New WD green drives and 4k (4096) block sizes

Rossco pointed out to me that the new 4k blocks on WD green drives can cause performance issues. I also found reference to it in Ubuntu 10.04 release notes ( search for Partition alignment ), and refer to this bug. Also some good info on it here.

Just to make it more complicated, this apply’s to every partition, this begs to ask what we do with LVM’s ,  there another complication, as we need to align LVM’s on 4k boundaries too.

Since i’m trying to setup my new 4×1.5TB Raid5 array, I want to make sure that I have it all done correctly the first time, and i see people recommend either 128k chunks.

I found a good raid calculator, and a post that recommends, the following, although its a bit out of date.

mdadm –create /dev/md2 –metadata=1.0 –level=5 –verbose –chunk=64 –raid-devices=4 /dev/sd[bcde]1
pvcreate –verbose –dataalignment 4096 /dev/md2
lvcreate -n LV_media -L +3T VG_storage /dev/md2
mke2fs -t ext4 -b 4096 -j -E stride=16,stripe-width=48 -v -L media -m 0.1 /dev/VG_storage/LV_media
mdadm –examine –scan >> /etc/mdadm/mdadm.conf

While i’d like to use BTRFS, currently the fsck doesnt do anything except tell you there is a problem.

“btrfsck is currently very limited; it only detects a limited number of problems, and it can’t fix anything. Btrfs focuses on handling problems when they are discovered while using the FS; generally, it should handle corruption relatively gracefully. However, if anything really crucial was overwritten and the FS can’t be mounted, there aren’t any tools to repair it.”

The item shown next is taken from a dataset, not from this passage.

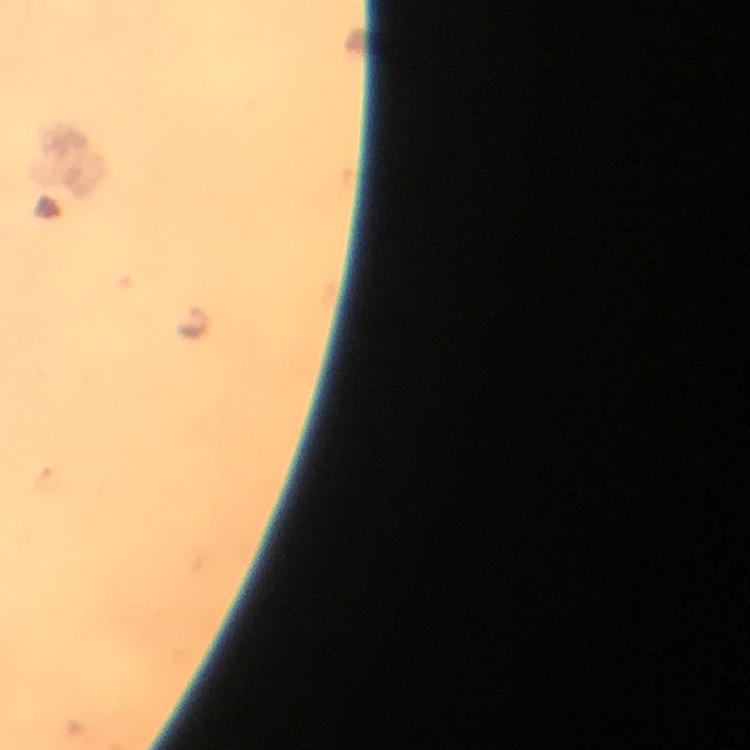 Approximate object centers, in pixels from the top-left corner. Malaria parasite locations: (x=193, y=324). Thick blood smear. Giemsa-stained preparation. Immersion oil was used. Image is 750×750 pixels. From a malaria diagnostic workup. Cropped region of a single field of view. 100x magnification. Photographed with a smartphone mounted on the microscope.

Update: I found that you cannot use md metadisk format 1.0 with Grub2, so I am running a /boot partition on RAID1 (no LVM) with 0.9 format. Make sure mdadm.conf is updated correctly before running the following. If you get errors about missing md devices, then add them manually to the /boot/grub/

grub-install –no-floppy –modules=raid /dev/sda
grub-install –no-floppy –modules=raid /dev/sdb

Update-2: Newer info I have found indicated a chunk size of 512k is now the default. There also seems to be merit in using a larger block size, such as 1Mb or 4Mb applied by the ext4 -T largefiles or largefiles4 switches.

Stride tells how many ext4 blocks (a 4096 byte) will fit into one chunk. So it is chunksizeKB/4=stride. In our example it is 128/4=32
The stripe-width tells ext4 how many strides will fit into the full raid array. That means how many blocks ext4 needs to write to write one chunk on every physical and active disk. So in a raid5 array, we need to multiply the Stride value by the number of active disks. The number of active disks is the number of disks in raid – 1. So it is 3 in our example here. The stripe-width then is 32*3=96.

For a 512k Chunk- stride=128,stripe-width=384

The mount option relatime looks like its a better alternative to noatime for optomising performance.

For LVM, it’s easiest if your RAID chunk size is a multiple of the LVM extent size. That way if you add more drives to the RAID, the LVM extents still divide evenly over the stripe.